DETTAGLI ESERCIZIO:
Raccogli e copia per intero tutte le righe qui sotto che contengono la parola "foam", distinguendo tra maiuscole e minuscole.

MATERIALE:
____________

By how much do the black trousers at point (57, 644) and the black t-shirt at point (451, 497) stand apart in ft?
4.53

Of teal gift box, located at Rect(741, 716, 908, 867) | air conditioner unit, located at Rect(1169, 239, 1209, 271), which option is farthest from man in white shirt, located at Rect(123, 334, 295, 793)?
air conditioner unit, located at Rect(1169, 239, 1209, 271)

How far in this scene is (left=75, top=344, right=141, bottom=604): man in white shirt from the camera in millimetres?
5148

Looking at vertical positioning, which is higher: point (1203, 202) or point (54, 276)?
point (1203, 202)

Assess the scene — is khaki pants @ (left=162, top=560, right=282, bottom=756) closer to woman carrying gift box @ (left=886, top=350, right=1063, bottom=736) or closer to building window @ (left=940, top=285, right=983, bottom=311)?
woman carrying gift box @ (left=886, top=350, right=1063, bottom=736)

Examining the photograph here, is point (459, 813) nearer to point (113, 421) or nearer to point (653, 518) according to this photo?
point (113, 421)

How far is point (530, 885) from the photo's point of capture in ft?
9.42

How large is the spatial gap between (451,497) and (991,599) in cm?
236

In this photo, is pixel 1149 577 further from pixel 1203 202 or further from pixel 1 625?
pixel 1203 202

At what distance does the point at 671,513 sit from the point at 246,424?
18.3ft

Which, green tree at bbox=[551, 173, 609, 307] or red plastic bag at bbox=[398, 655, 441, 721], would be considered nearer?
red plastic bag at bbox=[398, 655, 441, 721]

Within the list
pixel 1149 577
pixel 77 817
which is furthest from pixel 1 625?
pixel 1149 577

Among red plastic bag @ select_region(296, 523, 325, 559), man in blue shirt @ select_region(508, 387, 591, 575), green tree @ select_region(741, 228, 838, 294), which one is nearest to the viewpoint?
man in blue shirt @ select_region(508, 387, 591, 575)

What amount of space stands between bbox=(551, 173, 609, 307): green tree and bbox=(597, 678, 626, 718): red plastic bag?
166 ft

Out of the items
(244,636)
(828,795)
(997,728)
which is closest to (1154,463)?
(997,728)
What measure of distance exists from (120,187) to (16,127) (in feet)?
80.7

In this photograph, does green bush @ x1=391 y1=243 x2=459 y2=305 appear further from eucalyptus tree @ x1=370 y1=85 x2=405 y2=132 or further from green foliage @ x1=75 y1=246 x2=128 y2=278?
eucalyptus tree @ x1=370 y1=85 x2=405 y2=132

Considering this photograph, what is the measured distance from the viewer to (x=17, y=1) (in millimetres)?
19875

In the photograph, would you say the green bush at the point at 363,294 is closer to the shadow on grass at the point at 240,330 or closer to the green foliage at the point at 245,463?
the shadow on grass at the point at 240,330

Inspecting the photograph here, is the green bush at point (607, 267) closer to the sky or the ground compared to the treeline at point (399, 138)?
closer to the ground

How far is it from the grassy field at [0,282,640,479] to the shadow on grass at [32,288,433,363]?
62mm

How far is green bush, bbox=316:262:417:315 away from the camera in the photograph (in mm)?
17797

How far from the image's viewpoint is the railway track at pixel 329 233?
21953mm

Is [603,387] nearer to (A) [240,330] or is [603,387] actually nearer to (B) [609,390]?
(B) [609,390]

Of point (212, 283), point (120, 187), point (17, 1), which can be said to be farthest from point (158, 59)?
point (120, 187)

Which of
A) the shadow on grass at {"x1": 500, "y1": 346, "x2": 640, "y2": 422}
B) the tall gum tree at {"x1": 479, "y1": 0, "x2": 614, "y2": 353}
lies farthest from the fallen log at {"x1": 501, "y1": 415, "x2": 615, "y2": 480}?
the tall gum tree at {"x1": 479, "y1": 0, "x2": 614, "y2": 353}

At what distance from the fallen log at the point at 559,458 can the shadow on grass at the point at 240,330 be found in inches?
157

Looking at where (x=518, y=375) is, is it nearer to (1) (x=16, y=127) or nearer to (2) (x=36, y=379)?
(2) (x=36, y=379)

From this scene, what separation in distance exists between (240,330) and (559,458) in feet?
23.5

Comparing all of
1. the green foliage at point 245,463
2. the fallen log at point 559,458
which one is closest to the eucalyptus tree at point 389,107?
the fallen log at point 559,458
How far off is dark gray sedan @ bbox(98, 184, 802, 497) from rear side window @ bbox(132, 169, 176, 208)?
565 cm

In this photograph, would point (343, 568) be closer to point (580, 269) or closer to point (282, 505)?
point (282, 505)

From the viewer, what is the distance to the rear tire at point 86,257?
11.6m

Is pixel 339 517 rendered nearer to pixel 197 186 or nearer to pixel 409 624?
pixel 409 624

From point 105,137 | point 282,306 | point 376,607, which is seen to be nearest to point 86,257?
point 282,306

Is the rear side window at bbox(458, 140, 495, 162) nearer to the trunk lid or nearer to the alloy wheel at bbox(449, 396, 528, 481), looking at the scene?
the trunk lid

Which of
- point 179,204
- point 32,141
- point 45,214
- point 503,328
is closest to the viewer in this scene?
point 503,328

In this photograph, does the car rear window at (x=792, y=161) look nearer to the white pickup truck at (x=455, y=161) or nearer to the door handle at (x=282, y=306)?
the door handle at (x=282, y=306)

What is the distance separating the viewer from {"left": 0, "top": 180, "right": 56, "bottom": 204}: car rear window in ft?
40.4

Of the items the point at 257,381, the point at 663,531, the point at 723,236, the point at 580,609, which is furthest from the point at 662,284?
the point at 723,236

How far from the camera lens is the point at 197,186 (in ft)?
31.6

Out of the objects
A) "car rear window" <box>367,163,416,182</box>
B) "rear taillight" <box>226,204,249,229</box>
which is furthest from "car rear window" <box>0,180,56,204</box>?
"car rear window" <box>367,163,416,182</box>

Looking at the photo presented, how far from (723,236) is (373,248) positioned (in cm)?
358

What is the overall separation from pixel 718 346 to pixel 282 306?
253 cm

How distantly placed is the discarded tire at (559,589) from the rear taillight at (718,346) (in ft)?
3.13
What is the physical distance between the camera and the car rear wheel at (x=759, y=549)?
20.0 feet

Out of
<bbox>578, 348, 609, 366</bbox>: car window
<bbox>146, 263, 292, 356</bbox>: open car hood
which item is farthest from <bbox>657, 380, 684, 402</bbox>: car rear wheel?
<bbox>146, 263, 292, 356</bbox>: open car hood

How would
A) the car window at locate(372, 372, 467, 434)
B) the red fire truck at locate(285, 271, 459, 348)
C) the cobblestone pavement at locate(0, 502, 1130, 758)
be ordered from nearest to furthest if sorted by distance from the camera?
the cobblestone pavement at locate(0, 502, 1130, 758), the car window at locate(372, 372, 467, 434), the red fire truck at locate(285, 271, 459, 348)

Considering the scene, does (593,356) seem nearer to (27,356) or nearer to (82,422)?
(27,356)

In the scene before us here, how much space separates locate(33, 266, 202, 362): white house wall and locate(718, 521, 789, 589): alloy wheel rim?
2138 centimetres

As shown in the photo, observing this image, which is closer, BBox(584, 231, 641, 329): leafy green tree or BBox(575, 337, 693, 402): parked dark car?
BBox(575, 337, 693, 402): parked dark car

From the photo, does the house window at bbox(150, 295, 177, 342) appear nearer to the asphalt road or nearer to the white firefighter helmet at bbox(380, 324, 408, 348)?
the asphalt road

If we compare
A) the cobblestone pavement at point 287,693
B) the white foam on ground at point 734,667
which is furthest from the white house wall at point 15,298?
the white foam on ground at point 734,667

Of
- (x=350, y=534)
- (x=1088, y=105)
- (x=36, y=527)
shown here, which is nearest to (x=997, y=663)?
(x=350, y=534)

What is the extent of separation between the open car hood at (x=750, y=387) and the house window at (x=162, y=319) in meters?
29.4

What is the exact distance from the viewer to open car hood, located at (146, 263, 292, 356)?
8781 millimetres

____________

RISPOSTA SVOLTA:
B) the white foam on ground at point 734,667
the white foam on ground at point 734,667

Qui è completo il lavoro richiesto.